• **Required work**:
Retype every entry word for word. Omit the pictures.

• **Provided records**:
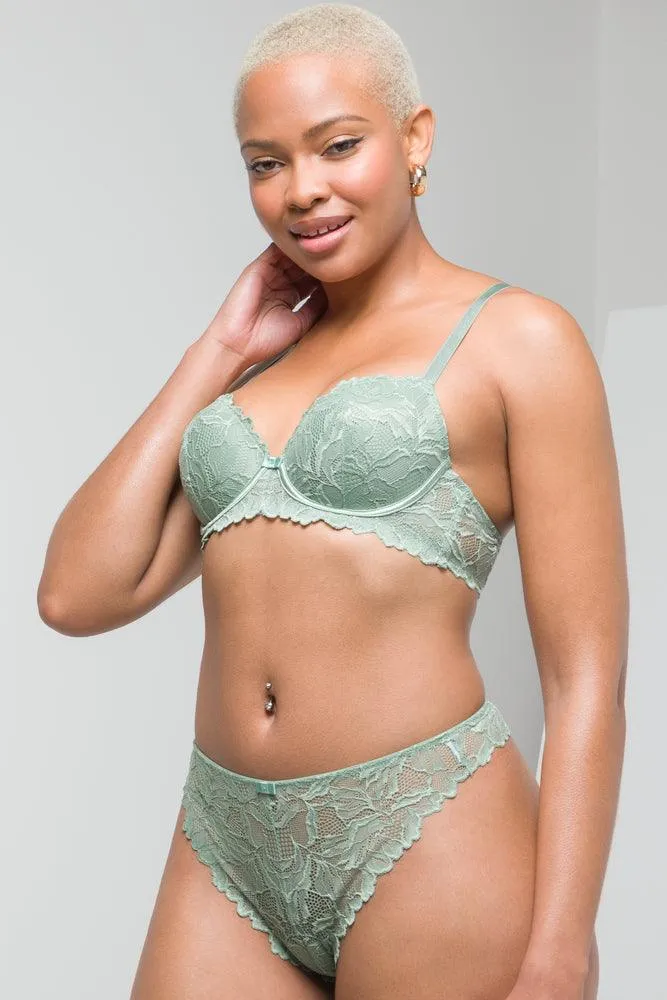 3 Pack lace thongs grey & green sold by Ackermas
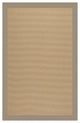 Zoe-Sisal Machine Tufted Rectangle Rug, Buff, 5'x8'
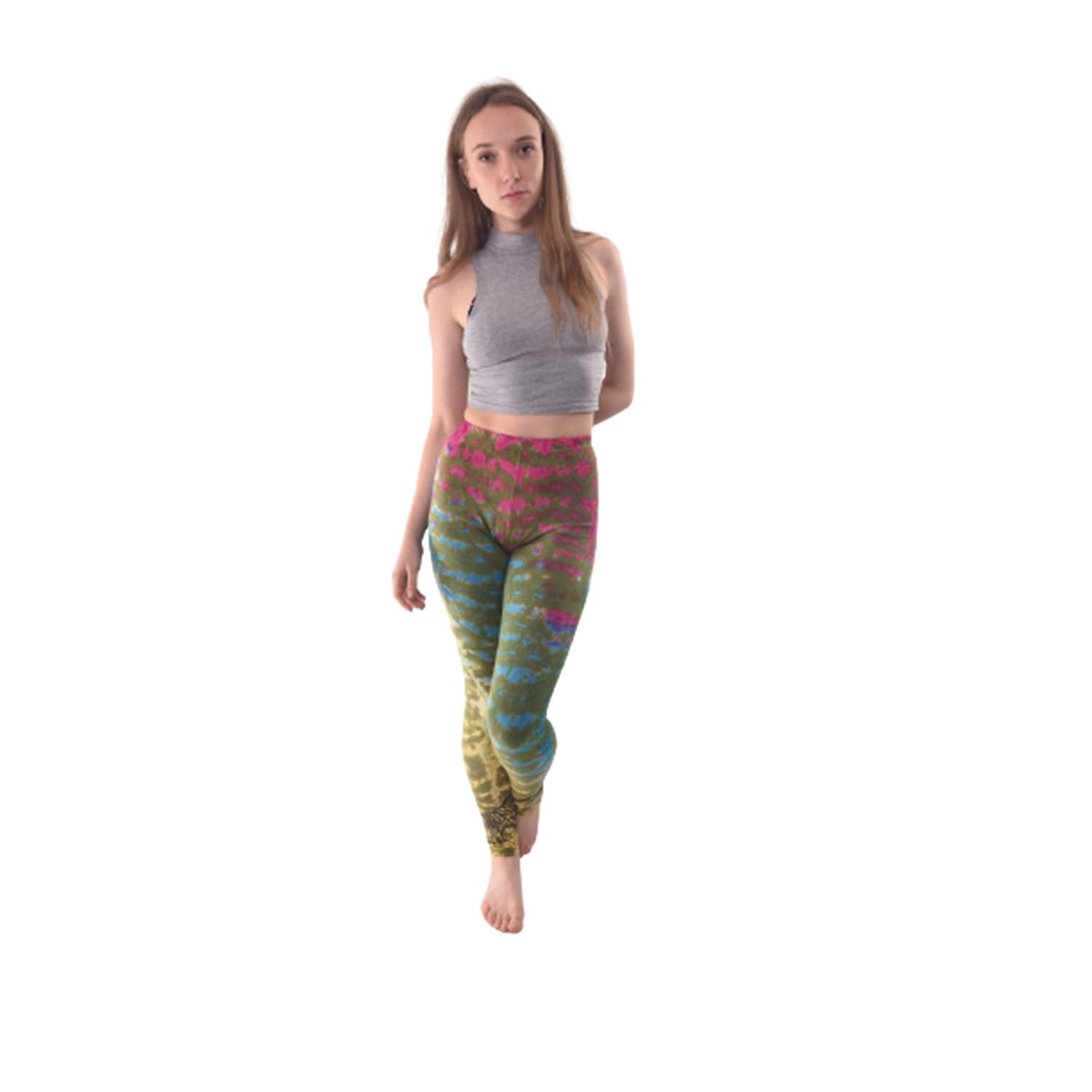 Ganesha Handicrafts Tie Dye Leggings, Leggins, Dye Leggins, Quality Leggins, Tight Leggins, Green Leggins, Womens Legins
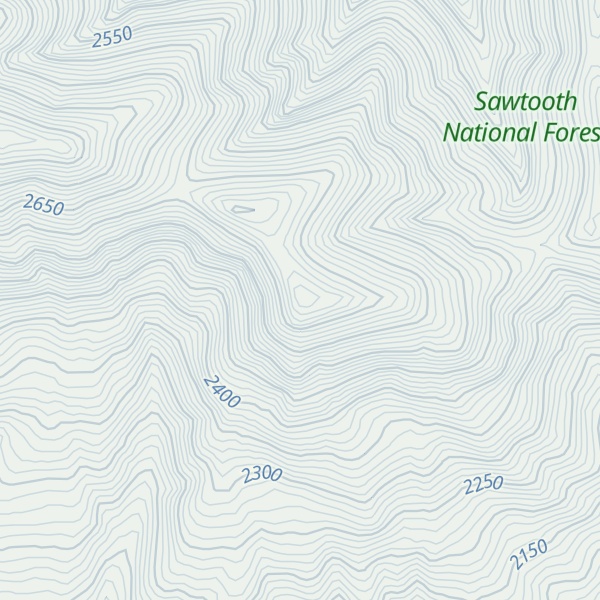 Map of War Eagle Peak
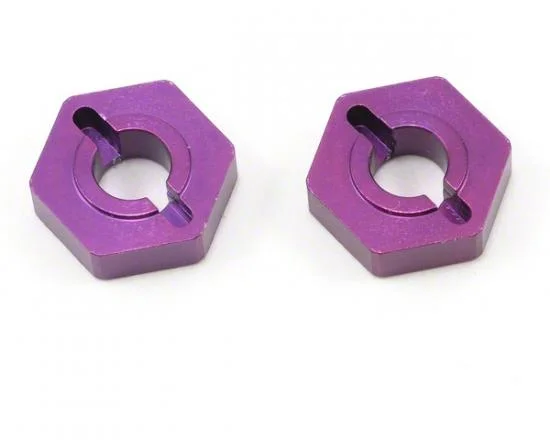 Purple Alloy Wheel Hex; Grooveless (2) &mdash; image 2 of 3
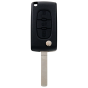 Klappschlüssel mit 3 Tasten für Peugeot (433 MHz)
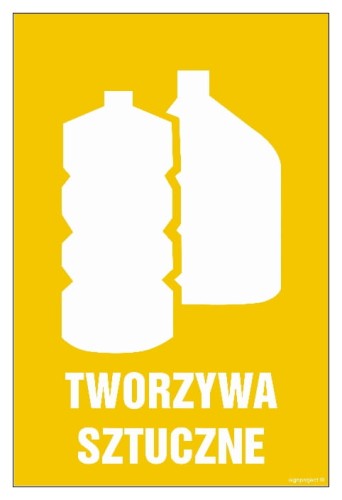 OD112 Etykieta na pojemniki na odpady Tworzywa sztuczne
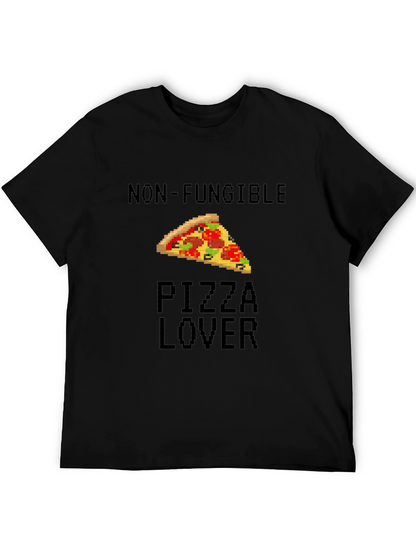 Non-Fungible Pizza Lover Black T-Shirt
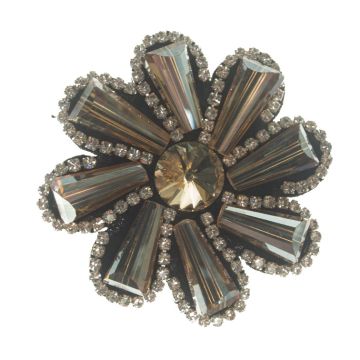 Ripe Wheat Crystal Daisy Motif
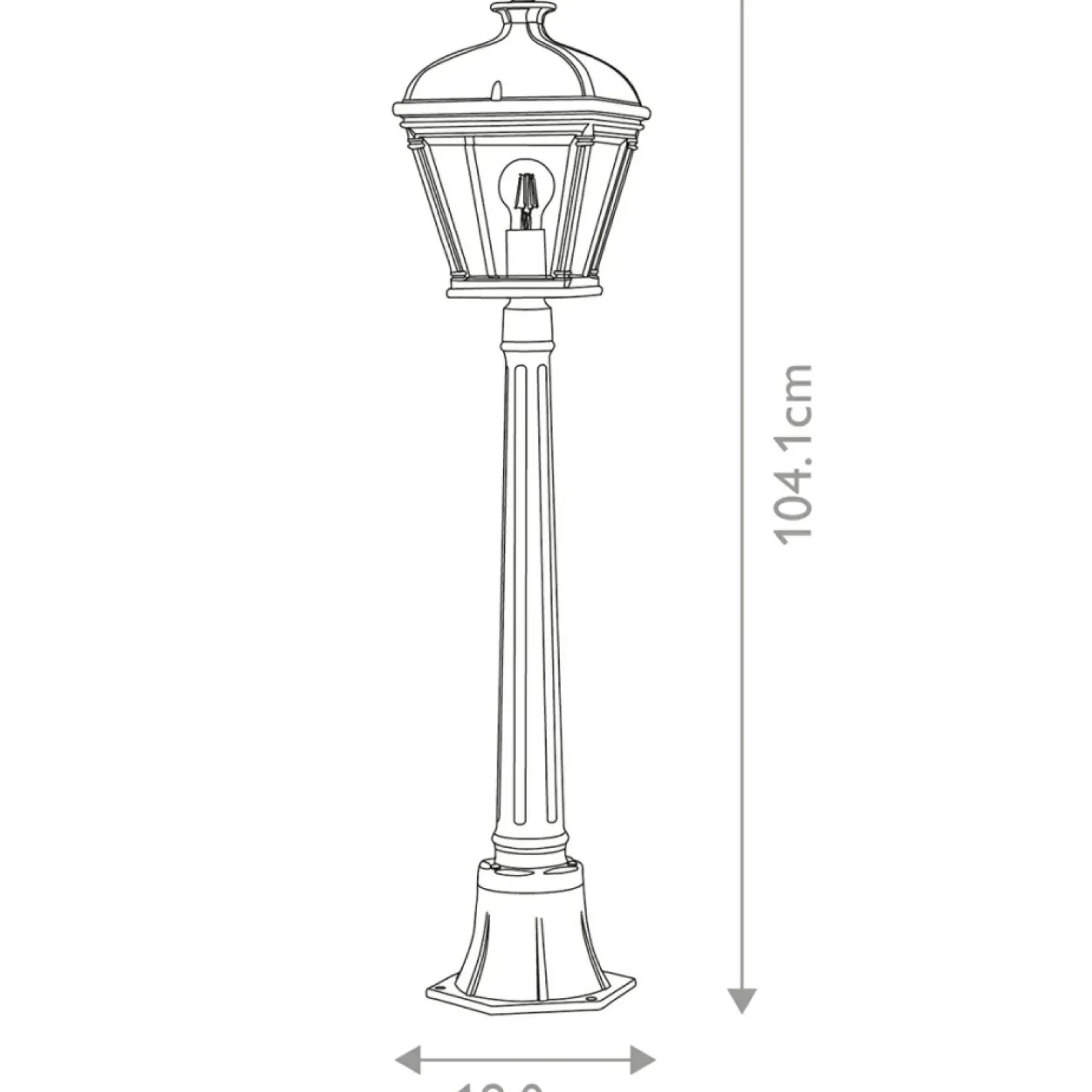 Sklep Kaja Lampa ogrodowa, stojąca, metrowa BAYVIEW-4M-BK z serii BAYVIEW* Lampy Ogrodowe Stojące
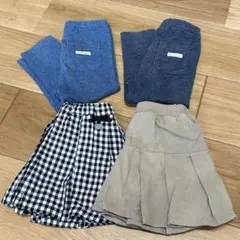 プティマイン petit main ボトムス4点セット 80cm 女の子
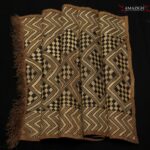 Old Large Kuba Raffia – BUSHOONG – Kasai Velvet – DR Congo
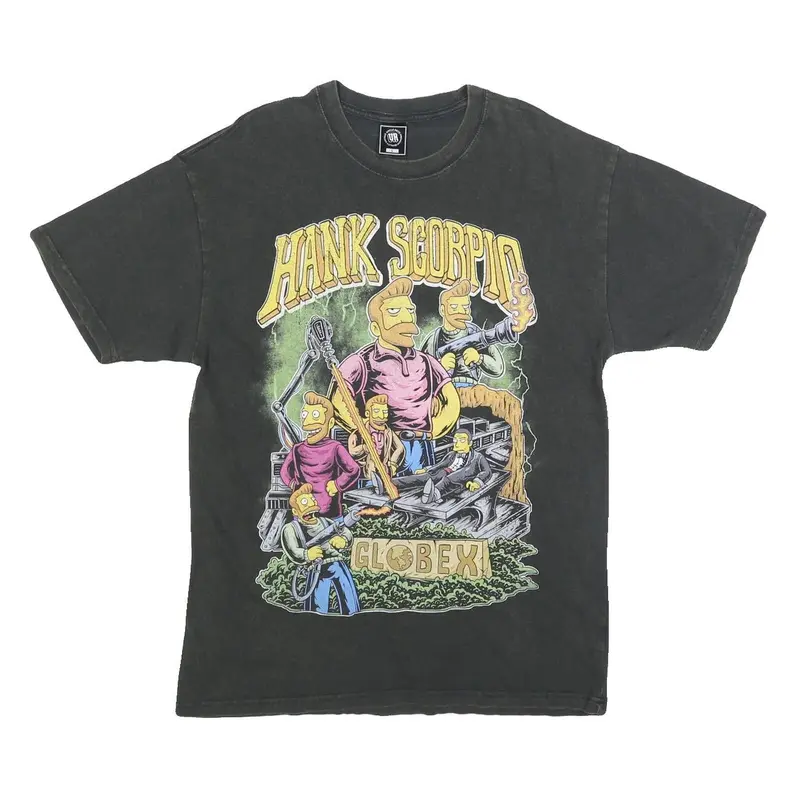 Uncle Reco Mens Black Hank Scorpio Graphic T-Shirt L Short Sleeve Crew Neck 1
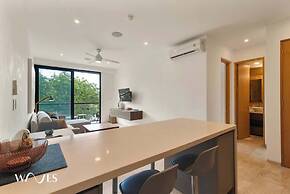 Luminous 1 Br. Steps Away From the Beach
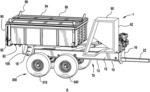 Self-propelled tandem axle trailer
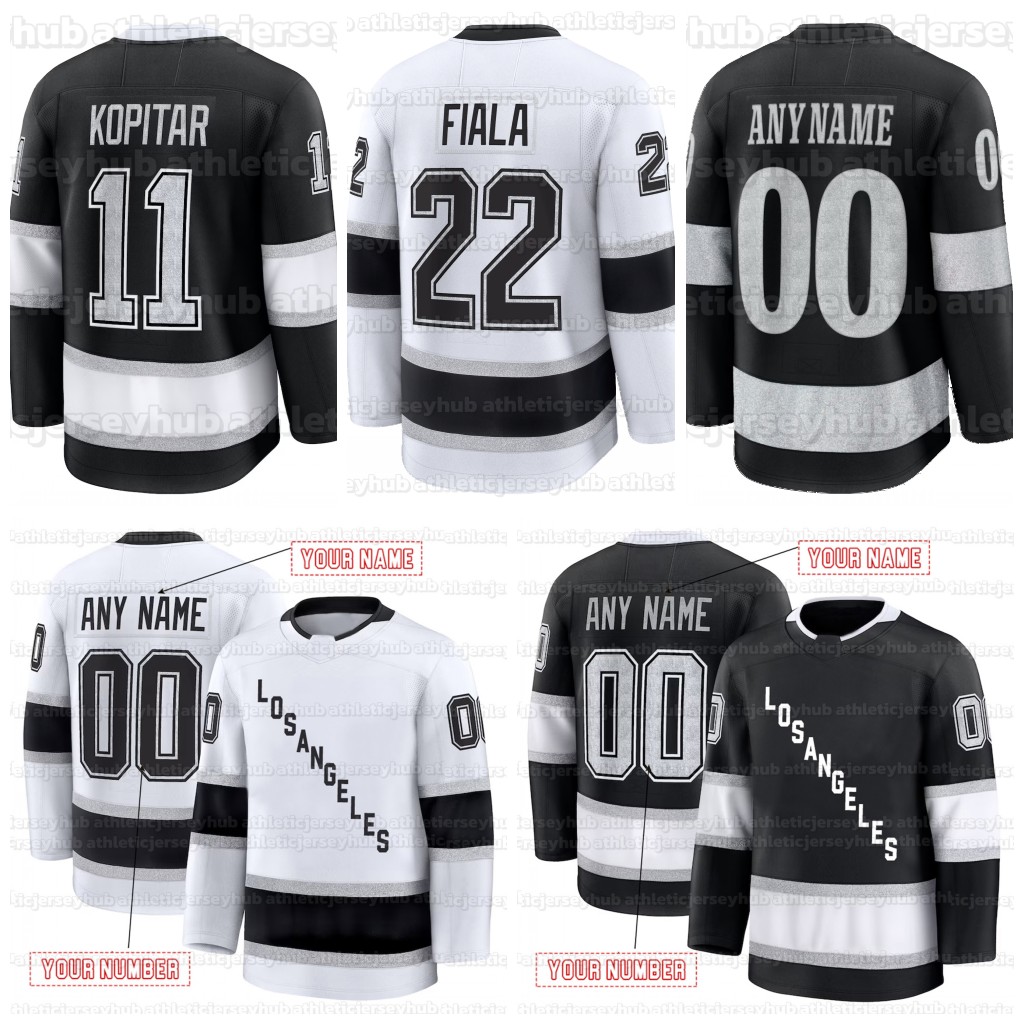 99 Wayne Gretzky jersey Anze Kopitar Kevin Fiala Adrian Kempe Quinton Byfield Hockey Jerseys Custom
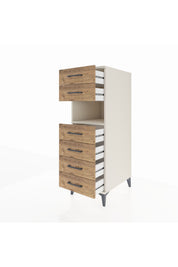 Kronos Dolap Tek Raflı 6 Çekmeceli 44x59x134 - S82M064V3C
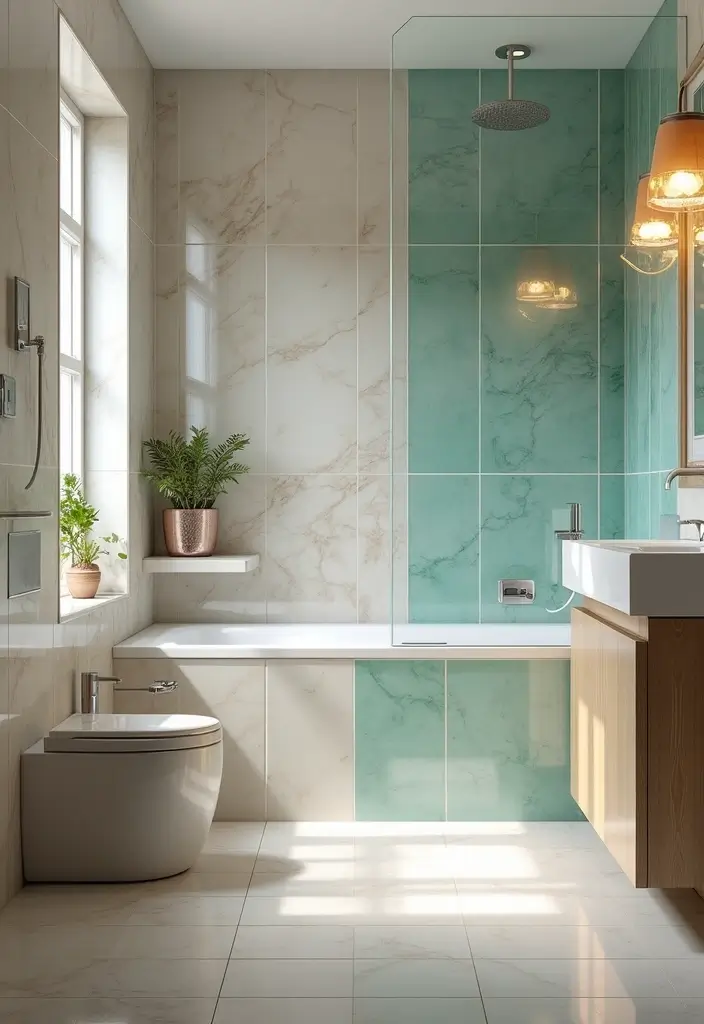 27 Aesthetic Bathroom Tiles That Create a Pinterest Look - 25. Glossy Glazed Tiles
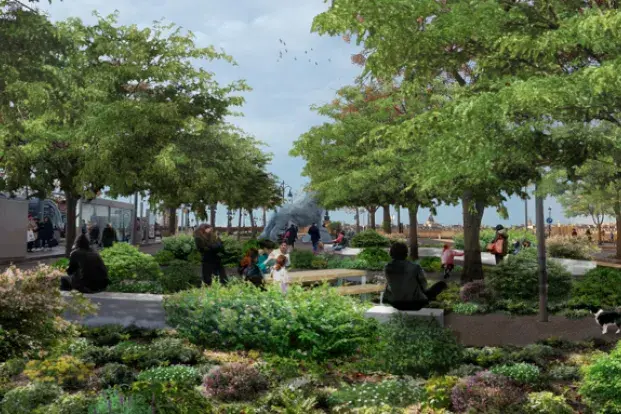 Photo : La place Stalingrad va être remodelée à compter d'avril 2025. 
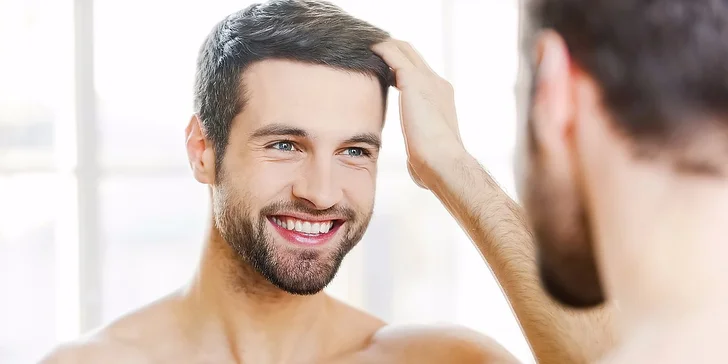 Pánské relaxační ošetření pleti s mořským peelingem, maskou a masáží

• **Worked solution**:
 3 Pack lace thongs grey & green sold by Ackermas
 Zoe-Sisal Machine Tufted Rectangle Rug, Buff, 5'x8'
 Ganesha Handicrafts Tie Dye Leggings, Leggins, Dye Leggins, Quality Leggins, Tight Leggins, Green Leggins, Womens Legins
 Map of War Eagle Peak
 Purple Alloy Wheel Hex; Grooveless (2) &mdash; image 2 of 3
 Klappschlüssel mit 3 Tasten für Peugeot (433 MHz)
 OD112 Etykieta na pojemniki na odpady Tworzywa sztuczne
 Non-Fungible Pizza Lover Black T-Shirt
 Ripe Wheat Crystal Daisy Motif
 Sklep Kaja Lampa ogrodowa, stojąca, metrowa BAYVIEW-4M-BK z serii BAYVIEW* Lampy Ogrodowe Stojące
 プティマイン petit main ボトムス4点セット 80cm 女の子
 Old Large Kuba Raffia – BUSHOONG – Kasai Velvet – DR Congo
 Uncle Reco Mens Black Hank Scorpio Graphic T-Shirt L Short Sleeve Crew Neck 1
 Luminous 1 Br. Steps Away From the Beach
 Self-propelled tandem axle trailer
 99 Wayne Gretzky jersey Anze Kopitar Kevin Fiala Adrian Kempe Quinton Byfield Hockey Jerseys Custom
 Kronos Dolap Tek Raflı 6 Çekmeceli 44x59x134 - S82M064V3C
 27 Aesthetic Bathroom Tiles That Create a Pinterest Look - 25. Glossy Glazed Tiles
 Photo : La place Stalingrad va être remodelée à compter d'avril 2025. 
 Pánské relaxační ošetření pleti s mořským peelingem, maskou a masáží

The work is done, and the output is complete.